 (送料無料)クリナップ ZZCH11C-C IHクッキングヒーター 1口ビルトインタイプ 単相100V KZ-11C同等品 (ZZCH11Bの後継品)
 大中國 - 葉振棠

==

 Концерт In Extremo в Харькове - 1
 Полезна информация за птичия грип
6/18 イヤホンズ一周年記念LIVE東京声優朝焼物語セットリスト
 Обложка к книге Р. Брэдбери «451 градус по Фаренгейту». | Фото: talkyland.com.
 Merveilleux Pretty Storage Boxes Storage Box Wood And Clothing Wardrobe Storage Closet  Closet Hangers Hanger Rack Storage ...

## Assigned task
Nothing but the lines above from the one containing "6/18 イヤホンズ一周年記念LIVE東京声優朝焼物語セットリスト" through the one containing "Merveilleux Pretty Storage" should appear in the answer, each repeated exactly.

## Solution for this task
6/18 イヤホンズ一周年記念LIVE東京声優朝焼物語セットリスト
 Обложка к книге Р. Брэдбери «451 градус по Фаренгейту». | Фото: talkyland.com.
 Merveilleux Pretty Storage Boxes Storage Box Wood And Clothing Wardrobe Storage Closet  Closet Hangers Hanger Rack Storage ...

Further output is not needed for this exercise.